Menurutnya, percepatan ini memastikan aset negara tidak menjadi aset pasif yang terbengkalai, melainkan segera berfungsi bagi pembangunan daerah tidak lama usai kasusnya berkekuatan hukum tetap.
"Kali ini sejak Januari hingga April, persetujuan Menteri Keuangan sudah terbit. Ini salah satu proses tercepat,” kata Mungki dalam keterangan tertulisnya, Kamis (7/5/2026).
Sementara itu, Bupati Indragiri Hilir, Herman menyambut baik kepercayaan yang diberikan KPK. Dalam waktu dekat, pemda akan segera memproses administrasi berupa balik nama aset menjadi milik resmi Pemerintah Kabupaten Indragiri Hilir. Selain itu, pihaknya akan memasang pelang sebagaimana diinstruksikan KPK.

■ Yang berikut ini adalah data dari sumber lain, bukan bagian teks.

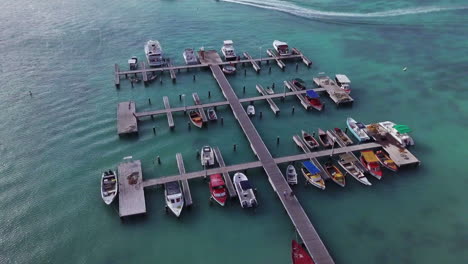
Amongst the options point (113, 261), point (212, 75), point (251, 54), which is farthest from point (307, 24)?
point (113, 261)

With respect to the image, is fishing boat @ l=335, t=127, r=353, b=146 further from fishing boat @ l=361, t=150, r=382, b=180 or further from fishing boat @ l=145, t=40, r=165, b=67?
fishing boat @ l=145, t=40, r=165, b=67

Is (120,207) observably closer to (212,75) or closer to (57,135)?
(57,135)

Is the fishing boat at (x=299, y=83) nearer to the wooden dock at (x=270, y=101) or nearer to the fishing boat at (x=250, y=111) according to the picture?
the wooden dock at (x=270, y=101)

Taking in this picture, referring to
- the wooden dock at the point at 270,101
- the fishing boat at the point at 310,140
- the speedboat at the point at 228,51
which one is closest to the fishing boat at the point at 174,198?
the fishing boat at the point at 310,140

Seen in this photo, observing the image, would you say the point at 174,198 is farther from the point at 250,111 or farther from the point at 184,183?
the point at 250,111

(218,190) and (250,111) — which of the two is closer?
(218,190)

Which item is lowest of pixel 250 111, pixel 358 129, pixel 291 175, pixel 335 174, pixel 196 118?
pixel 335 174

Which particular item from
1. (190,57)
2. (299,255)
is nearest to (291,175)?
(299,255)
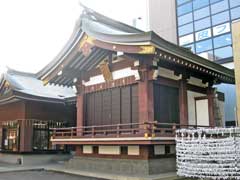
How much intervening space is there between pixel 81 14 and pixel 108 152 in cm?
612

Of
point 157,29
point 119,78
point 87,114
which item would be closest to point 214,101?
point 119,78

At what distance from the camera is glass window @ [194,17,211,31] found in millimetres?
21656

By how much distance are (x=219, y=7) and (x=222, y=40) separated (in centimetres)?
240

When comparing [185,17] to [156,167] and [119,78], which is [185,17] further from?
[156,167]

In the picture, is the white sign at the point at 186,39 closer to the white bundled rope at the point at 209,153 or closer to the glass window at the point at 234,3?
the glass window at the point at 234,3

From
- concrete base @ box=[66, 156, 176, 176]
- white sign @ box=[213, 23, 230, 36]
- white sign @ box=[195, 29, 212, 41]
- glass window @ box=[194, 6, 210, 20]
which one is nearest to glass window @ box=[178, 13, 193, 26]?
glass window @ box=[194, 6, 210, 20]

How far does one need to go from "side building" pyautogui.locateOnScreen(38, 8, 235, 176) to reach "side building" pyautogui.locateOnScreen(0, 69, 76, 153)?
3.30 meters

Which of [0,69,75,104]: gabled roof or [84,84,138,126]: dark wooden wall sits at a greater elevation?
[0,69,75,104]: gabled roof

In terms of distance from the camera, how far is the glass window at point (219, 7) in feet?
68.5

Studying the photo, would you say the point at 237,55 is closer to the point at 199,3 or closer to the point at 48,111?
the point at 48,111

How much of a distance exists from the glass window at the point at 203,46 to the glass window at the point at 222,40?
0.39 m

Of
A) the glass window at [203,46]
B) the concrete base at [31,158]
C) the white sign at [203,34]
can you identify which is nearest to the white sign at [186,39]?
the white sign at [203,34]

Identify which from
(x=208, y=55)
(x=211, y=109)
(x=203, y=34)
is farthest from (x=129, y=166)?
(x=203, y=34)

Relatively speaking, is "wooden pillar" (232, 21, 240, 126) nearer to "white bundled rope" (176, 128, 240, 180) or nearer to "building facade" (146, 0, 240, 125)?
"white bundled rope" (176, 128, 240, 180)
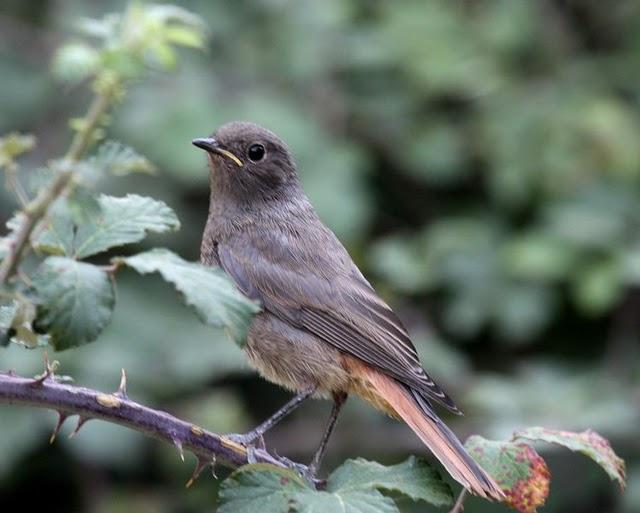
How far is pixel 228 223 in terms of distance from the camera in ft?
14.5

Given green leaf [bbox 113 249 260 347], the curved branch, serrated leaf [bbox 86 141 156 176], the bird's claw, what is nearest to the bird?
the bird's claw

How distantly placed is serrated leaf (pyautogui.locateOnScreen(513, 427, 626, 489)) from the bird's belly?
1116 millimetres

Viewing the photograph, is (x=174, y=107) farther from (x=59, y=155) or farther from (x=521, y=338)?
(x=521, y=338)

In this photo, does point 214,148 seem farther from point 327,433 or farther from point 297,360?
point 327,433

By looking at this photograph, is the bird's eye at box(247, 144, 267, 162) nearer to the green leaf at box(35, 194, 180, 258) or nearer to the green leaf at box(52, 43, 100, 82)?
the green leaf at box(35, 194, 180, 258)

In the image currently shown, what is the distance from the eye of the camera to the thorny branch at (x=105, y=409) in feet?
7.94

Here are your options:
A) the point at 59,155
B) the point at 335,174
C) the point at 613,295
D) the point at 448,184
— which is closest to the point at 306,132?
the point at 335,174

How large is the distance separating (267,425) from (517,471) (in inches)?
42.3

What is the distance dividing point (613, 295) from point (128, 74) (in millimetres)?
4238

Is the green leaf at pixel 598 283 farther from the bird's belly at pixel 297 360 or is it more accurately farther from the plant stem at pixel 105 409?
the plant stem at pixel 105 409

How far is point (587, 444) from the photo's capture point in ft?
9.21

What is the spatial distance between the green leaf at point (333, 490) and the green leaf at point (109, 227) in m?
0.56

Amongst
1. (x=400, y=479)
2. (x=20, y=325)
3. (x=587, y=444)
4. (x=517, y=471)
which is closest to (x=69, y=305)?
(x=20, y=325)

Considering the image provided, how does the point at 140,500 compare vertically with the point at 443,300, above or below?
below
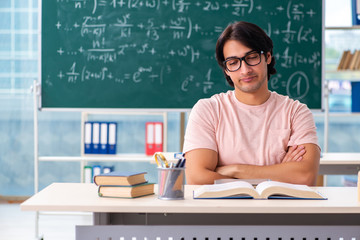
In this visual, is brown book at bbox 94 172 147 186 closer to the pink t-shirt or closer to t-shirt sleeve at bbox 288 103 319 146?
the pink t-shirt

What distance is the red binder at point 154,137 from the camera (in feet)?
14.2

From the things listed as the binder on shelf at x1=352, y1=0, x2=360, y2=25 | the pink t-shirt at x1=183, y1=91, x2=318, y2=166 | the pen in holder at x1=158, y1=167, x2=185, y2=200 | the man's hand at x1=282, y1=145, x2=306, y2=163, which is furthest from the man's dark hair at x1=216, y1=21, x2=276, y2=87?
the binder on shelf at x1=352, y1=0, x2=360, y2=25

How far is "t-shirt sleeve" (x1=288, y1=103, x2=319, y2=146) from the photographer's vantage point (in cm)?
218

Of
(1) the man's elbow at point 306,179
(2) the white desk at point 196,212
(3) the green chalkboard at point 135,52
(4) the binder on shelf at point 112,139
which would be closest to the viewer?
(2) the white desk at point 196,212

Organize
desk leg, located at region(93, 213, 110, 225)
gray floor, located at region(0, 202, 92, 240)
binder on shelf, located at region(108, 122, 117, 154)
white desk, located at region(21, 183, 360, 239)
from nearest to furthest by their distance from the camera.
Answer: white desk, located at region(21, 183, 360, 239) → desk leg, located at region(93, 213, 110, 225) → gray floor, located at region(0, 202, 92, 240) → binder on shelf, located at region(108, 122, 117, 154)

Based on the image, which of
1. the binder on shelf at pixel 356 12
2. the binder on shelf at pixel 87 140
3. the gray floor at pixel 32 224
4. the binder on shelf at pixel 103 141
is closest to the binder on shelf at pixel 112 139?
→ the binder on shelf at pixel 103 141

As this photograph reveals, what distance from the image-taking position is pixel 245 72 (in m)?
2.18

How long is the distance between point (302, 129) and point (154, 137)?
2310mm

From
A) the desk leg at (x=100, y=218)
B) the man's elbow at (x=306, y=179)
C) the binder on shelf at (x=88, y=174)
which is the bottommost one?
the binder on shelf at (x=88, y=174)

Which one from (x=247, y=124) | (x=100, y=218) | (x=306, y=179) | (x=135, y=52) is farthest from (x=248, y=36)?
(x=135, y=52)

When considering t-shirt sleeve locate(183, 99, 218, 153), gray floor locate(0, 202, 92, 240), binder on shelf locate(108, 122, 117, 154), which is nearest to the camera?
t-shirt sleeve locate(183, 99, 218, 153)

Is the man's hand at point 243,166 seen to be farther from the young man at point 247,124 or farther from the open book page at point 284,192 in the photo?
the open book page at point 284,192

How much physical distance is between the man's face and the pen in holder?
78 cm

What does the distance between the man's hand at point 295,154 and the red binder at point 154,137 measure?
224 centimetres
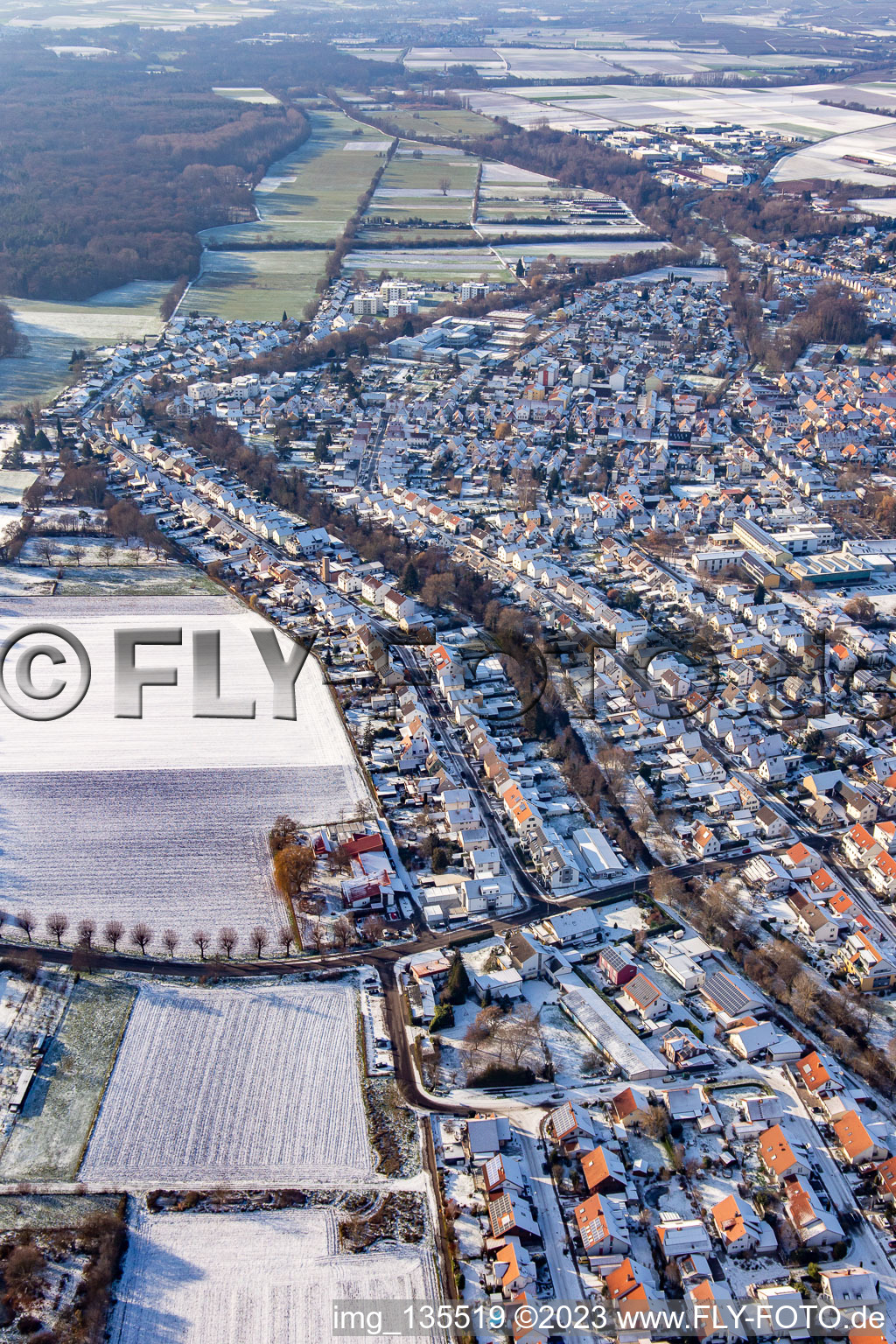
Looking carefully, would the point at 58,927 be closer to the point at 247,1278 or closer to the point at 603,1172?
the point at 247,1278

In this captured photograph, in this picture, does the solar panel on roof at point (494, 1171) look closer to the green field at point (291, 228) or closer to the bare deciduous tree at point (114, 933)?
the bare deciduous tree at point (114, 933)

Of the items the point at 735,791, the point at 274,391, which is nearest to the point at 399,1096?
the point at 735,791

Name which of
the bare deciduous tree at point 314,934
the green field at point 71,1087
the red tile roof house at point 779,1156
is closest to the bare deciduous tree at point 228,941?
the bare deciduous tree at point 314,934

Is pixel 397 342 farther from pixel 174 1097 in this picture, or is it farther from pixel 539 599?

Herman menilai, keberadaan aset ini tidak sekadar mendukung kegiatan pemerintahan, melainkan pengingat penting bagi masyarakat tentang dampak serius tindak pidana korupsi.
“Kami merasa wajib memasang pelang tersebut, karena ini menjadi pembelajaran bagi masyarakat bahwa aset hasil korupsi bisa ditelusuri dan dirampas,” ujar Herman.